Aparece casi siempre en la adolescencia o niñez. Aproximadamente el 40% de las fobias sociales aparecen antes de los diez años y un 95% antes de los veinte.

TRATAMIENTO

El tratamiento que ofrecemos se propone como principal objetivo, que las personas adquieran las estrategias necesarias para enfrentar de manera gradual y adecuada, las situaciones interpersonales antes temidas y evitadas.

Así como aprendimos a sentir ansiedad y preocupación ante situaciones sociales, la terapia se convierte en un proceso de aprendizaje, o mejor aún, de reaprendizaje de estrategias que nos permitan enfrentar tales situaciones con tranquilidad e incluso disfrutar de ellas.

Para ello enseñamos a los pacientes distintas técnicas (respiración, relajación muscular, reestructuración cognitiva), que tienen por finalidad disminuir los síntomas de ansiedad.
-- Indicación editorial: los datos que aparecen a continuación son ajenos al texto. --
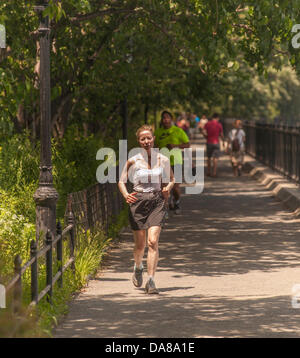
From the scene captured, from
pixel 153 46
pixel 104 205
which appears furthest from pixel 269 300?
pixel 153 46

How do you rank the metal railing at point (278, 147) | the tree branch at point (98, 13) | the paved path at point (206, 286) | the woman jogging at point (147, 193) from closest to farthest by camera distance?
the paved path at point (206, 286)
the woman jogging at point (147, 193)
the tree branch at point (98, 13)
the metal railing at point (278, 147)

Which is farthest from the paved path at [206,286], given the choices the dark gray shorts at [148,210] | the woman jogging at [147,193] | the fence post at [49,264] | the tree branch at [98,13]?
the tree branch at [98,13]

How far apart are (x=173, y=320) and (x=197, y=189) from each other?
53.5 feet

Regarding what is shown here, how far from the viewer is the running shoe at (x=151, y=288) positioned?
34.9 ft

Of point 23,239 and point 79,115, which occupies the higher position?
point 79,115

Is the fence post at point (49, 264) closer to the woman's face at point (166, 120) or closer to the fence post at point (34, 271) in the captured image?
the fence post at point (34, 271)

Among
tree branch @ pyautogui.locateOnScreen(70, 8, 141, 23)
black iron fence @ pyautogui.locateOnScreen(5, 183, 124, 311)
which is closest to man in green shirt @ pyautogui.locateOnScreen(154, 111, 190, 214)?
black iron fence @ pyautogui.locateOnScreen(5, 183, 124, 311)

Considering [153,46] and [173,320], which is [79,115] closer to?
[153,46]

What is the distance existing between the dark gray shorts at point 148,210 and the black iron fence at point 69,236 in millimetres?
769

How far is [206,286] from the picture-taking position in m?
11.2

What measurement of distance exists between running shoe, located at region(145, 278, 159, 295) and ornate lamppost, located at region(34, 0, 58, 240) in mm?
1398
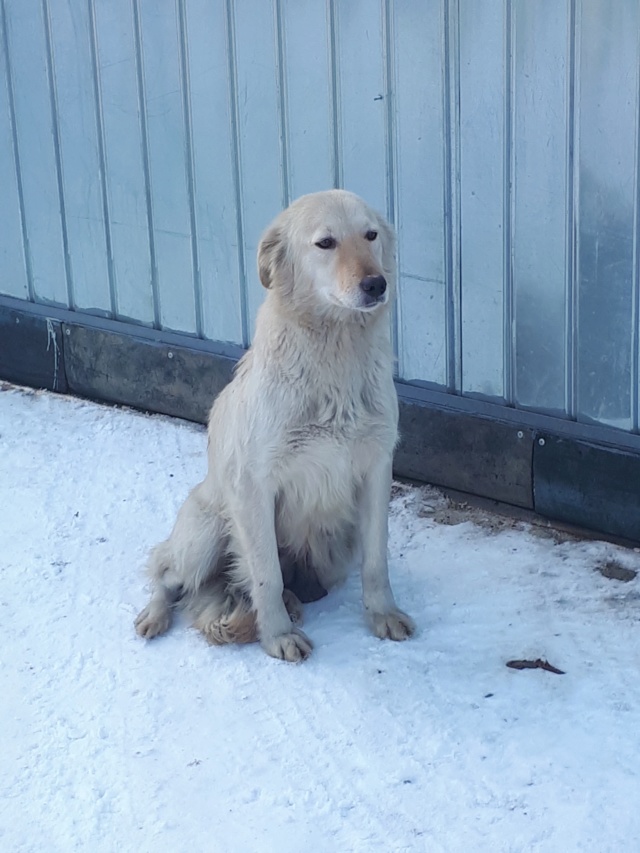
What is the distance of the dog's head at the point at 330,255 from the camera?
3.32 m

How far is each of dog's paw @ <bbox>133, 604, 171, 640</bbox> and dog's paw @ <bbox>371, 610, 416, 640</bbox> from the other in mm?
620

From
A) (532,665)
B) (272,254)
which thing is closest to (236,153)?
(272,254)

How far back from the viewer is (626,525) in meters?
4.09

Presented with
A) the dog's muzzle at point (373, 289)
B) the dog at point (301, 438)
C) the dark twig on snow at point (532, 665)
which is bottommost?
the dark twig on snow at point (532, 665)

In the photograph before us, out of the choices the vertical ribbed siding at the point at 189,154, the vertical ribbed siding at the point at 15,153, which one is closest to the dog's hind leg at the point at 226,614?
the vertical ribbed siding at the point at 189,154

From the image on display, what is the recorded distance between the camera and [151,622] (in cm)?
369

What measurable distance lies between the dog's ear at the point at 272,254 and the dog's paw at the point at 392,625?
1.03 metres

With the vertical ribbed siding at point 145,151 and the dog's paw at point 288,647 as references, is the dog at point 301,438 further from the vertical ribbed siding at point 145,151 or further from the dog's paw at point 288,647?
the vertical ribbed siding at point 145,151

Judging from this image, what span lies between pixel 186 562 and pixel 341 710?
0.74 m

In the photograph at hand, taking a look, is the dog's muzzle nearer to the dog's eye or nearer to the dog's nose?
the dog's nose

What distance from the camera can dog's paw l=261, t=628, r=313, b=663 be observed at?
138 inches

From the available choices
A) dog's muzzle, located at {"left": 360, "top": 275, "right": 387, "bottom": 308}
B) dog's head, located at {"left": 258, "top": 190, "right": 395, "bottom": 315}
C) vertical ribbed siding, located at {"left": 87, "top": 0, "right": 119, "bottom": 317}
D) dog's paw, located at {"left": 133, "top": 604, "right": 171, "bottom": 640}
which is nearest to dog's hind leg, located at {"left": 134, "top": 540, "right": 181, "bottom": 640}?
dog's paw, located at {"left": 133, "top": 604, "right": 171, "bottom": 640}

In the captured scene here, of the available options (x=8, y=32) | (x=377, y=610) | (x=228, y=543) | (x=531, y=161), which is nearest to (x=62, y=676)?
(x=228, y=543)

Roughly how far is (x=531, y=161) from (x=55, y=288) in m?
2.53
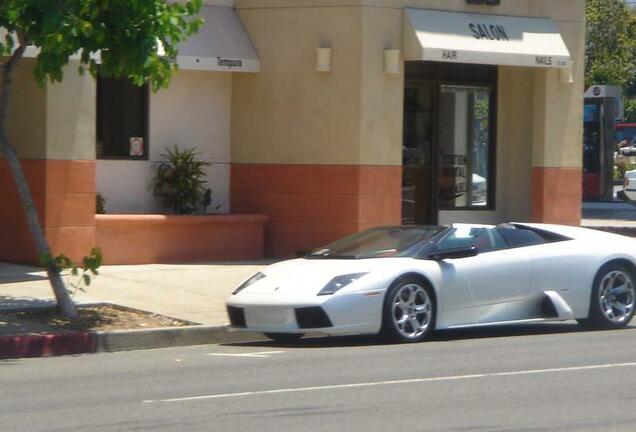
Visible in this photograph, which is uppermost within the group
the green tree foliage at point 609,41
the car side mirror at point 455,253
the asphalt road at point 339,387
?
the green tree foliage at point 609,41

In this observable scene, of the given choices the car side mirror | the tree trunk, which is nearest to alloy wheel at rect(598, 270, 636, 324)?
the car side mirror

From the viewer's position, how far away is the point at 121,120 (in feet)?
67.3

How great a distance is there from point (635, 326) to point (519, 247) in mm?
1952

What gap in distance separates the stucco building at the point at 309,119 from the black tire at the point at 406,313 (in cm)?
672

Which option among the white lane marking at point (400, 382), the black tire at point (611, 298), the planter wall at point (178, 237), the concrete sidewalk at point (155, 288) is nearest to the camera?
the white lane marking at point (400, 382)

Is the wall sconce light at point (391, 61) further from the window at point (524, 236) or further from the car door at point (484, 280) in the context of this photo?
the car door at point (484, 280)

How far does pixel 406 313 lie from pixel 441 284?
488mm

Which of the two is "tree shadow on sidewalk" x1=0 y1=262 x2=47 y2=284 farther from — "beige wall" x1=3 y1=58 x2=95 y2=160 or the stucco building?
"beige wall" x1=3 y1=58 x2=95 y2=160

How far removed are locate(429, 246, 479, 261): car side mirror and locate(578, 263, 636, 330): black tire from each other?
5.36 feet

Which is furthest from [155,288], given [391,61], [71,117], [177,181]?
[391,61]

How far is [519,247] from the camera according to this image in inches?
564

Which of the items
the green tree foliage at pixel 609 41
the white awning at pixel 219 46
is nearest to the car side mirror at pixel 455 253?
the white awning at pixel 219 46

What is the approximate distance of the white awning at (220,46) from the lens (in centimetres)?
2022

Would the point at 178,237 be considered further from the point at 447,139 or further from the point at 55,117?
the point at 447,139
Posteriormente mediante juego de roles y otras técnicas, se ensayan en el consultorio las situaciones que a cada paciente le crean dificultades.

Las pautas de tratamiento mensionadas se adecuan a cada persona, teniendo en cuenta su historia, sus rasgos de personalidad, la existencia o no de comorbilidad con otros trastornos, así como los factores que en cada caso contribuyeron a desarrollar y mantener el problema.

En muchas oportunidades se complementa el tratamiento con instancias grupales, en las que participen varias personas con este trastorno. Estas instancias le permiten a cada paciente comprobar que no es el único que padece el problema, y aprender de los otros y con los otros, a desenvolverse en diversas situaciones sociales.

A lo largo del tratamiento se promueve la generalización de todo lo aprendido durante el proceso terapéutico, a la vida cotidiana.

En suma, el reconocimiento y tratamiento temprano de este trastorno, evita el surgimiento de complicaciones adicionales y mejora significativamente la calidad de vida.